Meet Afghanistan's Next Bogeyman

ByABC News
September 6, 2002, 12:37 PM

Oct. 7, 2002 — -- In May, U.S. officials told ABCNEWS that one of their unmanned Predator airplanes in Afghanistan had found a group of men they considered a target.

The CIA Predator, armed with two Hellfire anti-tank missiles, fired at the men, striking with devastating fury. There were injuries, and according to some reports, deaths. But officials told ABCNEWS the man they wanted to kill escaped unharmed.

That attack was reminiscent of another three months earlier, when a Predator launched a Hellfire at a trio of suspected senior al Qaeda officials meeting on a hillside in the vicinity of Zhawar Kili, southwest of the capital, Kabul.

There were suspicions that Osama bin Laden might have been among the trio of men but if he was, he is also considered to have escaped unharmed.

However, the attack in May was different in that it was not aimed at bin Laden or any of his Taliban or al Qaeda associates. The target was a man who actually fought the Taliban at one time, and has only recently been linked to al Qaeda.

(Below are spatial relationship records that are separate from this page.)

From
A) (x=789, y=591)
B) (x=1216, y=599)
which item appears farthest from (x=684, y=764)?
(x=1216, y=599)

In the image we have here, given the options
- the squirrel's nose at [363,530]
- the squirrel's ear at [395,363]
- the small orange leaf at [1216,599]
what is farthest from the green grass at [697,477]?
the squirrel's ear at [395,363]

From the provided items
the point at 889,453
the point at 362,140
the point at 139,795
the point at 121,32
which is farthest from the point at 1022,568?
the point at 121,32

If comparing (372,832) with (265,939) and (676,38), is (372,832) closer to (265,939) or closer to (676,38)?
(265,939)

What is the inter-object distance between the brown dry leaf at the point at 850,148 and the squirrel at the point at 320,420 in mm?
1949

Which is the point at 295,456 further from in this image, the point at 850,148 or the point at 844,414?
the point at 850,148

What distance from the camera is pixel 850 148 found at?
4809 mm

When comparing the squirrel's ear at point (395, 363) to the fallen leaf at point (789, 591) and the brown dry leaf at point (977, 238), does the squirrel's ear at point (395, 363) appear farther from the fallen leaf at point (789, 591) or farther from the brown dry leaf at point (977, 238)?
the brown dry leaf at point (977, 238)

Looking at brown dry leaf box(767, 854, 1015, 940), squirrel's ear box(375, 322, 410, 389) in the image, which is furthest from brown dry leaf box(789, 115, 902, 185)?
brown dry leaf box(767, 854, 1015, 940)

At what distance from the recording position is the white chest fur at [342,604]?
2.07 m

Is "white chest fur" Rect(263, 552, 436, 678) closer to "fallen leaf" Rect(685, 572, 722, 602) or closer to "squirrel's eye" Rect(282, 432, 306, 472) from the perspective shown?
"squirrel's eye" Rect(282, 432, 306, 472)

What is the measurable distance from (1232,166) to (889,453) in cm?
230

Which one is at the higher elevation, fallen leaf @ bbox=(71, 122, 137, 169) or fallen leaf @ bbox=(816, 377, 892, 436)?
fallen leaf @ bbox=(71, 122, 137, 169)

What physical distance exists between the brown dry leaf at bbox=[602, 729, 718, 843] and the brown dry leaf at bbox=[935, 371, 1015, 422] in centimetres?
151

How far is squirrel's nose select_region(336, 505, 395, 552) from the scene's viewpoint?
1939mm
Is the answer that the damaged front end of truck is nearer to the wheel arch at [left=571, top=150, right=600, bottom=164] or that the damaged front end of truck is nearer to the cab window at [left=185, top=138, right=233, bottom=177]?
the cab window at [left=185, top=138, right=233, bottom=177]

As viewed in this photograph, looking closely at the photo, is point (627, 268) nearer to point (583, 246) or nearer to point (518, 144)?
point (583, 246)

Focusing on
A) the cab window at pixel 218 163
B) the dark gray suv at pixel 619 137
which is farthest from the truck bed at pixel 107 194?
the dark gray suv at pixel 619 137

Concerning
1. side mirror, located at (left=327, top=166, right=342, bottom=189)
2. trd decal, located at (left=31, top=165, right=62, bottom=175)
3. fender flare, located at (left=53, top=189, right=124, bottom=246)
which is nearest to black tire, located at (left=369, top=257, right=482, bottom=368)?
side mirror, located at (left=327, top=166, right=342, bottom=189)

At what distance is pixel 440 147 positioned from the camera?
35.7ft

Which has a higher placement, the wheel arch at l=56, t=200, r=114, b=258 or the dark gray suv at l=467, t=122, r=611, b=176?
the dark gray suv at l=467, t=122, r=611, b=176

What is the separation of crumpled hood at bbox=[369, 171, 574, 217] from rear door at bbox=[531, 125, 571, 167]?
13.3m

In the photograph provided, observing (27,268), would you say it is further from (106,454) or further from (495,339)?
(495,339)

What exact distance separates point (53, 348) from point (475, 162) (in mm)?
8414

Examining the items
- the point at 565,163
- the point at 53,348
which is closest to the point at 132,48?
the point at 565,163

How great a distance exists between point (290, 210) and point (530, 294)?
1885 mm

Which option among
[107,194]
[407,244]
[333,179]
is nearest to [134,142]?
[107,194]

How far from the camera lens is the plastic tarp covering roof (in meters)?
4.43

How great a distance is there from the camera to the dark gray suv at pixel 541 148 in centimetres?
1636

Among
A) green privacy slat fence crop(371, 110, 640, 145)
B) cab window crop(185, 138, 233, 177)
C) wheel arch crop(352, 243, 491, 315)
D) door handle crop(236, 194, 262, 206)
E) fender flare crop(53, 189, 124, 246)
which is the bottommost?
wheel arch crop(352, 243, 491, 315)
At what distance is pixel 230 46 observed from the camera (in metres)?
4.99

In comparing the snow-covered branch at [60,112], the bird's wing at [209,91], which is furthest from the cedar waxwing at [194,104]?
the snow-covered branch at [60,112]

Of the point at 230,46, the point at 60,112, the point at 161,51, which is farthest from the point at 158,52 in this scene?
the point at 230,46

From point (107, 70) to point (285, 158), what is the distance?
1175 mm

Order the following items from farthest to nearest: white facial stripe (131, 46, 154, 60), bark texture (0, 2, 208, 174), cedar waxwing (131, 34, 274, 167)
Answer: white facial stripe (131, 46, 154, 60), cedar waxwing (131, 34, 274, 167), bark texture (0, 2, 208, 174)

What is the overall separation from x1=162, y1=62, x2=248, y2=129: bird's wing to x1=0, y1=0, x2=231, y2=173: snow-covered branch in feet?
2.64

Most Americans have likely never heard of him.

But one year after the United States began Operation Enduring Freedom the campaign that eventually toppled the Taliban he has emerged as one of Washington's most wanted.

His name is Gulbuddin Hekmatyar (pronounced gool-boo-DEEN hek-mat-YAHR).

Like bin Laden and Iraq's Saddam Hussein, Hekmatyar was once the recipient of American largesse. During the Soviet invasion of Afghanistan in the 1980s, he was the mujahideen commander who received the most CIA funding funneled through Pakistan.

But in post-Taliban Afghanistan, the attitude of the United States and his former backers, the CIA has changed.

"We view Hekmatyar as an agitator, troublemaker and self-aggrandizer whose stated goals are to disrupt the government of [Afghan] President [Hamid] Karzai and to promote attacks on Americans and U.S. interests," a State Department spokesperson told ABCNEWS.

Hekmatyar has in fact labeled Western troops in Afghanistan "occupation forces," and repeatedly called for a jihad in the style of the one led against the invading Soviets more than a decade ago.